[Dataset entries]
▶

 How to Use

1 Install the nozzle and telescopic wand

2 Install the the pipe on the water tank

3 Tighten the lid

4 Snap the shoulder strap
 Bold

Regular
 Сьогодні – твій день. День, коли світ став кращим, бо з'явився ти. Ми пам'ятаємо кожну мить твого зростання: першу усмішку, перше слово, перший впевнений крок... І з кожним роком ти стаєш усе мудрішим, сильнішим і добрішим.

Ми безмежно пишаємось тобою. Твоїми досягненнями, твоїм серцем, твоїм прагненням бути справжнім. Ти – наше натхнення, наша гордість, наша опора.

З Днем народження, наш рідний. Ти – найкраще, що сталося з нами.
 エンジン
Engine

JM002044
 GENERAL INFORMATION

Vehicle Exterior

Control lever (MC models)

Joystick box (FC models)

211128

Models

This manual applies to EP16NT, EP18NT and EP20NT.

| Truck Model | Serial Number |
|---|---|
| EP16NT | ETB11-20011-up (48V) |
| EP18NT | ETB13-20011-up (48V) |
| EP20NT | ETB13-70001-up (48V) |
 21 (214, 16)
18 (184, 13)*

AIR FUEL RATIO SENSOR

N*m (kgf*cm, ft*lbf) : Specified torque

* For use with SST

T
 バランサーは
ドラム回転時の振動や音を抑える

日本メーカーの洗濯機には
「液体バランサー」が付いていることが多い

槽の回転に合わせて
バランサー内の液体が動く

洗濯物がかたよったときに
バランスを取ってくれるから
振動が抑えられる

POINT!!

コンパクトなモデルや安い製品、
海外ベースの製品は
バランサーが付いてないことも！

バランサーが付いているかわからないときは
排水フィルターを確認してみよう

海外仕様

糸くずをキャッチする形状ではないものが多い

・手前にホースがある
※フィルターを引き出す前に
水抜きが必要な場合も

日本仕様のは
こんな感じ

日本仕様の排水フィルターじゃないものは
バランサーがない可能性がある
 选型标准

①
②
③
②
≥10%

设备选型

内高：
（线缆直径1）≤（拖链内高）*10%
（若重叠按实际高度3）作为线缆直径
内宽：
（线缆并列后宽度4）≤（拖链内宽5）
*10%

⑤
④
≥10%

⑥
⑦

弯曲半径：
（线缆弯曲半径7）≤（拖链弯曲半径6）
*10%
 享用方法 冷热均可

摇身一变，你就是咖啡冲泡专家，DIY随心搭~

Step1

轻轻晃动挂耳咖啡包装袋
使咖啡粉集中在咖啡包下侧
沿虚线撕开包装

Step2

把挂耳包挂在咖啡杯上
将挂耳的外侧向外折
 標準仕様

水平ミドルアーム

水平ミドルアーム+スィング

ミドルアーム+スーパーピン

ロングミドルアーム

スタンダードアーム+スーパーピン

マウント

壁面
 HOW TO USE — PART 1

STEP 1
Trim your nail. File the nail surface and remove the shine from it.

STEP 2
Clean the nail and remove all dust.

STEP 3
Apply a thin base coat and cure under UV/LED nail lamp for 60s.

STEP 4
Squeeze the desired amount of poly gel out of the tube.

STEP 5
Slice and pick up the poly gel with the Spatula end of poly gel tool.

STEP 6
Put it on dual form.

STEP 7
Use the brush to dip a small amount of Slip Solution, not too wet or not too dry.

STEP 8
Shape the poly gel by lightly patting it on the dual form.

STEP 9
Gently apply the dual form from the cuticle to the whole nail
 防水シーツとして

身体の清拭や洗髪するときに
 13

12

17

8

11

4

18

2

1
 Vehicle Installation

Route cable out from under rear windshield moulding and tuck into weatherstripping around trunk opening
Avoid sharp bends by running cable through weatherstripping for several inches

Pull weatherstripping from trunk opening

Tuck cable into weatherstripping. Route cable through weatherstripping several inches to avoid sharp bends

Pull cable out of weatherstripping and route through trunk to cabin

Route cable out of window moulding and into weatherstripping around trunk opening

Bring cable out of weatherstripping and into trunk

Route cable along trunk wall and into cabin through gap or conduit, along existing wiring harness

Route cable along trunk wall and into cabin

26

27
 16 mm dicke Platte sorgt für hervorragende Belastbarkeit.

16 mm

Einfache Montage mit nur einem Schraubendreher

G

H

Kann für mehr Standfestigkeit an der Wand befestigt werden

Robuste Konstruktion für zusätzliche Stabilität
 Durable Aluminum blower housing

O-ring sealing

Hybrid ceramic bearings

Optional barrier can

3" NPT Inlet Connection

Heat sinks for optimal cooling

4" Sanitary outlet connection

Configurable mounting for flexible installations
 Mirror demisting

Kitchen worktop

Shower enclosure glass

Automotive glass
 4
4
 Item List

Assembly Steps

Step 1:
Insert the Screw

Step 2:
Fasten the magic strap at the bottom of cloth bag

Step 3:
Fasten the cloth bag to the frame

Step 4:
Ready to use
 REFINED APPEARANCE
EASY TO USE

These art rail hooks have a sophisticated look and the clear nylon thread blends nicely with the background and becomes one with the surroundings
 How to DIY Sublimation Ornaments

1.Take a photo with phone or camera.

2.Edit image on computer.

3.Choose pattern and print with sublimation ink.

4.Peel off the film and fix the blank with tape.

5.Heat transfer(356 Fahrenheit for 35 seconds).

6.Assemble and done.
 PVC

◀

Task item:
Your answer must be the records above, repeated exactly.

Solved problem:
 How to Use

1 Install the nozzle and telescopic wand

2 Install the the pipe on the water tank

3 Tighten the lid

4 Snap the shoulder strap
 Bold

Regular
 Сьогодні – твій день. День, коли світ став кращим, бо з'явився ти. Ми пам'ятаємо кожну мить твого зростання: першу усмішку, перше слово, перший впевнений крок... І з кожним роком ти стаєш усе мудрішим, сильнішим і добрішим.

Ми безмежно пишаємось тобою. Твоїми досягненнями, твоїм серцем, твоїм прагненням бути справжнім. Ти – наше натхнення, наша гордість, наша опора.

З Днем народження, наш рідний. Ти – найкраще, що сталося з нами.
 エンジン
Engine

JM002044
 GENERAL INFORMATION

Vehicle Exterior

Control lever (MC models)

Joystick box (FC models)

211128

Models

This manual applies to EP16NT, EP18NT and EP20NT.

| Truck Model | Serial Number |
|---|---|
| EP16NT | ETB11-20011-up (48V) |
| EP18NT | ETB13-20011-up (48V) |
| EP20NT | ETB13-70001-up (48V) |
 21 (214, 16)
18 (184, 13)*

AIR FUEL RATIO SENSOR

N*m (kgf*cm, ft*lbf) : Specified torque

* For use with SST

T
 バランサーは
ドラム回転時の振動や音を抑える

日本メーカーの洗濯機には
「液体バランサー」が付いていることが多い

槽の回転に合わせて
バランサー内の液体が動く

洗濯物がかたよったときに
バランスを取ってくれるから
振動が抑えられる

POINT!!

コンパクトなモデルや安い製品、
海外ベースの製品は
バランサーが付いてないことも！

バランサーが付いているかわからないときは
排水フィルターを確認してみよう

海外仕様

糸くずをキャッチする形状ではないものが多い

・手前にホースがある
※フィルターを引き出す前に
水抜きが必要な場合も

日本仕様のは
こんな感じ

日本仕様の排水フィルターじゃないものは
バランサーがない可能性がある
 选型标准

①
②
③
②
≥10%

设备选型

内高：
（线缆直径1）≤（拖链内高）*10%
（若重叠按实际高度3）作为线缆直径
内宽：
（线缆并列后宽度4）≤（拖链内宽5）
*10%

⑤
④
≥10%

⑥
⑦

弯曲半径：
（线缆弯曲半径7）≤（拖链弯曲半径6）
*10%
 享用方法 冷热均可

摇身一变，你就是咖啡冲泡专家，DIY随心搭~

Step1

轻轻晃动挂耳咖啡包装袋
使咖啡粉集中在咖啡包下侧
沿虚线撕开包装

Step2

把挂耳包挂在咖啡杯上
将挂耳的外侧向外折
 標準仕様

水平ミドルアーム

水平ミドルアーム+スィング

ミドルアーム+スーパーピン

ロングミドルアーム

スタンダードアーム+スーパーピン

マウント

壁面
 HOW TO USE — PART 1

STEP 1
Trim your nail. File the nail surface and remove the shine from it.

STEP 2
Clean the nail and remove all dust.

STEP 3
Apply a thin base coat and cure under UV/LED nail lamp for 60s.

STEP 4
Squeeze the desired amount of poly gel out of the tube.

STEP 5
Slice and pick up the poly gel with the Spatula end of poly gel tool.

STEP 6
Put it on dual form.

STEP 7
Use the brush to dip a small amount of Slip Solution, not too wet or not too dry.

STEP 8
Shape the poly gel by lightly patting it on the dual form.

STEP 9
Gently apply the dual form from the cuticle to the whole nail
 防水シーツとして

身体の清拭や洗髪するときに
 13

12

17

8

11

4

18

2

1
 Vehicle Installation

Route cable out from under rear windshield moulding and tuck into weatherstripping around trunk opening
Avoid sharp bends by running cable through weatherstripping for several inches

Pull weatherstripping from trunk opening

Tuck cable into weatherstripping. Route cable through weatherstripping several inches to avoid sharp bends

Pull cable out of weatherstripping and route through trunk to cabin

Route cable out of window moulding and into weatherstripping around trunk opening

Bring cable out of weatherstripping and into trunk

Route cable along trunk wall and into cabin through gap or conduit, along existing wiring harness

Route cable along trunk wall and into cabin

26

27
 16 mm dicke Platte sorgt für hervorragende Belastbarkeit.

16 mm

Einfache Montage mit nur einem Schraubendreher

G

H

Kann für mehr Standfestigkeit an der Wand befestigt werden

Robuste Konstruktion für zusätzliche Stabilität
 Durable Aluminum blower housing

O-ring sealing

Hybrid ceramic bearings

Optional barrier can

3" NPT Inlet Connection

Heat sinks for optimal cooling

4" Sanitary outlet connection

Configurable mounting for flexible installations
 Mirror demisting

Kitchen worktop

Shower enclosure glass

Automotive glass
 4
4
 Item List

Assembly Steps

Step 1:
Insert the Screw

Step 2:
Fasten the magic strap at the bottom of cloth bag

Step 3:
Fasten the cloth bag to the frame

Step 4:
Ready to use
 REFINED APPEARANCE
EASY TO USE

These art rail hooks have a sophisticated look and the clear nylon thread blends nicely with the background and becomes one with the surroundings
 How to DIY Sublimation Ornaments

1.Take a photo with phone or camera.

2.Edit image on computer.

3.Choose pattern and print with sublimation ink.

4.Peel off the film and fix the blank with tape.

5.Heat transfer(356 Fahrenheit for 35 seconds).

6.Assemble and done.
 PVC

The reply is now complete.